After a day of watching the Loma Prieta wildfire burn more than 1,000 acres just 10 miles east of my home in the Bay Area’s Santa Cruz Mountains and thinking “too close for comfort,” I gave up trying to concentrate on work and settled in to watch the debate and Monday night football.

Around 9:30 I hit the pause button on the game to get some more wine. That’s when I saw the red glow. Another blaze, this one about a mile or two away. I could see flames shooting out the top of 100-year-old coastal redwood trees like they were matchsticks.

I ran up the stairs to tell my wife. We stood on the balcony and watched in stunned silence. Time seemed to stand still. Debates and games no longer mattered.

After that, everything happened very quickly. Sort of a blur, really. Packing up and preparing to evacuate. The calls to and from neighbors. The fire engines screaming by. The police on our road – watching the trees burn, the fires spread – waiting to see which direction it would take before calling for evacuation. The scene was surreal, like out of a movie.

Here’s the thing. The mountains have no city water supply. We depend on each family’s well water tanks, swimming pools, and if things get really bad, air support to fight fires. Earlier that day, we learned we have a pool leak. Our tanks were barely 25% full – 2,500 gallons or so – when the blaze started. That’s like a water pistol against a wildfire.
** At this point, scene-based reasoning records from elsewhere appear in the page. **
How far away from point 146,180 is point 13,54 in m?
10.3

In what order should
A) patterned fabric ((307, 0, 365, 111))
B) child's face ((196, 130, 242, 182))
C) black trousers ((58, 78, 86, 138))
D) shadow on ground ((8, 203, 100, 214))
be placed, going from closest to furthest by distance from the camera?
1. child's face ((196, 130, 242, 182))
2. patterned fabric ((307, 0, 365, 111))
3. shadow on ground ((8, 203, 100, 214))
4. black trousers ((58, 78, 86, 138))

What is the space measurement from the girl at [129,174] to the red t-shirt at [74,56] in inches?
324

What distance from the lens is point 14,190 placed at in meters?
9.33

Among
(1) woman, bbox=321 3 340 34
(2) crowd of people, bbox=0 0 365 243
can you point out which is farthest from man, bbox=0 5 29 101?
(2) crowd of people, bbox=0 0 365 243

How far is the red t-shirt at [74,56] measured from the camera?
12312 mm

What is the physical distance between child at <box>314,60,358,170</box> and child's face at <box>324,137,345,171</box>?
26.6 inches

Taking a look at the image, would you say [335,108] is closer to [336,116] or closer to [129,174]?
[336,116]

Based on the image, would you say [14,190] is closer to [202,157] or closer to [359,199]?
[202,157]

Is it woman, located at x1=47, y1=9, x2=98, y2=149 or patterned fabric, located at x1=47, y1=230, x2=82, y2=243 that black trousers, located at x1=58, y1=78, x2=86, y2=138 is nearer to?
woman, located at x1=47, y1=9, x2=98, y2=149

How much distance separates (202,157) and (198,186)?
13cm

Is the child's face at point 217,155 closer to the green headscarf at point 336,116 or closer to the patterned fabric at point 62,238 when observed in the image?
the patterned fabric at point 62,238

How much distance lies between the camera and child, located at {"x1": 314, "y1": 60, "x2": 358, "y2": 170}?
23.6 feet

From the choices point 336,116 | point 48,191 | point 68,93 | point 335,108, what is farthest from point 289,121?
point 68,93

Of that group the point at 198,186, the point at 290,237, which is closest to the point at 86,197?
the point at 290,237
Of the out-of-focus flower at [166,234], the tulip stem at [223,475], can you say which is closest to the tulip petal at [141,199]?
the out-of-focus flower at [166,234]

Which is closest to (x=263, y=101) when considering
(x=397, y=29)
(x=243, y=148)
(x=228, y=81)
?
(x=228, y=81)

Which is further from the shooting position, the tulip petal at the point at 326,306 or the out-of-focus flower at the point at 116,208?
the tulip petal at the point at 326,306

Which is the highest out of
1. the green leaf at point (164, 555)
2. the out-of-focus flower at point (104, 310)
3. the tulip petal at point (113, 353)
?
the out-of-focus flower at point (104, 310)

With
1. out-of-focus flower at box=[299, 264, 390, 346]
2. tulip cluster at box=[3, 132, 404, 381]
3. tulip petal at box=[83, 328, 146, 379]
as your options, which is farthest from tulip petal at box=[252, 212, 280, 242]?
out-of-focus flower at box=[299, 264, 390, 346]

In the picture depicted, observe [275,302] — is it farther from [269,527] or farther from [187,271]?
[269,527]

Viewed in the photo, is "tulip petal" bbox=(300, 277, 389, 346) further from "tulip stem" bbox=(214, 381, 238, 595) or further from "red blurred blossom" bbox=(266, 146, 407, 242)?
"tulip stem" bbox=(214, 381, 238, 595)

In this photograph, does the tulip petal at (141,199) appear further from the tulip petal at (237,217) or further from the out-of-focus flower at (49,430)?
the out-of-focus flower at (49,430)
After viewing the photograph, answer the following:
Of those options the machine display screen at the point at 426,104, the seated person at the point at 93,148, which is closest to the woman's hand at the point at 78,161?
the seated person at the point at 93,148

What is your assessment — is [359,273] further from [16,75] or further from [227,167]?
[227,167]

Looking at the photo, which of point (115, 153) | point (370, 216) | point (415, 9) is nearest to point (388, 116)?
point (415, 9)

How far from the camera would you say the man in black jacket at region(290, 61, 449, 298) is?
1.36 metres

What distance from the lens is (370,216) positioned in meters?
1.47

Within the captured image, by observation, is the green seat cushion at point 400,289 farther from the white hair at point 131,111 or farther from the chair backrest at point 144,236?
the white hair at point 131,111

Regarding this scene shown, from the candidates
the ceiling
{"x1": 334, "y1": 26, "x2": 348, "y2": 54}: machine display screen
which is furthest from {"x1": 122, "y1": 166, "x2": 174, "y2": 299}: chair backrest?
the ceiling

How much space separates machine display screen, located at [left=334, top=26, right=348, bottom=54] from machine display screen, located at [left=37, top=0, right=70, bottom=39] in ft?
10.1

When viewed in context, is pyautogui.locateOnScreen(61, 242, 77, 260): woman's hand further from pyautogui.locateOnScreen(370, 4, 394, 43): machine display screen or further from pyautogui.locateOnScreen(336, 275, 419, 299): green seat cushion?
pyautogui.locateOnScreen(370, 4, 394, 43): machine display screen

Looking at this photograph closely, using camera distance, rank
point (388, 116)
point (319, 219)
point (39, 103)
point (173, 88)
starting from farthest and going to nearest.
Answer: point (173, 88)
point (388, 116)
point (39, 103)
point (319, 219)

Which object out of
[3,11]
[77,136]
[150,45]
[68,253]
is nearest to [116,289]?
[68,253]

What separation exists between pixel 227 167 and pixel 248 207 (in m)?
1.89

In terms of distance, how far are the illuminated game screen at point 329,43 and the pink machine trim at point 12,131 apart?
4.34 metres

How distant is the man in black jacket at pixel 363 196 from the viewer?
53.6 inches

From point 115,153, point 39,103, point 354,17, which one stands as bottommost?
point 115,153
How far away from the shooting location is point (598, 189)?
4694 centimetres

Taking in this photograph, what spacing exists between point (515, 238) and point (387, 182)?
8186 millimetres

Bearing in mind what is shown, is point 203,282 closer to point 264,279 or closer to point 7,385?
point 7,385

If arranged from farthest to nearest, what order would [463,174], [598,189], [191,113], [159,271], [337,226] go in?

Given how hot and dry it was (90-degree heat and 14% humidity), had it been a typical evening with an onshore flow off the Pacific Ocean, the blaze would have spread straight up the canyon to our home and the homes of 50 or so families. We probably would have been toast … literally.

That’s not what happened. Two nights before, the winds were blowing over umbrellas and chairs on our deck. But last night, there wasn’t even a breeze. Around midnight, the police declared the fire under control and left. We stood with dozens of neighbors on our road, relieved beyond words.

Every part of the world has its natural disasters. We all live with risk. Ours are wildfires and fault lines. When you pack up and get ready to leave a home you’ve lived in for ages and may never see again, you gain perspective on what really matters.

It’s hard to imagine until it happens, but what you pack first is telling. So is the realization of how easily you can live without the rest. None of that stuff really matters, just you and your two and four-legged loved ones.

I feel strangely calm today. Tired, but calm. Not because we avoided disaster, but because I know it wouldn’t have stopped us. Life goes on.